▶ [What is expected]
Search the records for lines that contain the word "wiper". Copy them all.

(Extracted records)
__________________________________________________

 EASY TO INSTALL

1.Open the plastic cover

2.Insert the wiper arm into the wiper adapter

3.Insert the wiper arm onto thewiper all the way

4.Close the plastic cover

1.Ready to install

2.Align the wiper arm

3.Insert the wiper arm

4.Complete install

__________________________________________________

▶ [Solution for this exercise]
2.Insert the wiper arm into the wiper adapter
3.Insert the wiper arm onto thewiper all the way
2.Align the wiper arm
3.Insert the wiper arm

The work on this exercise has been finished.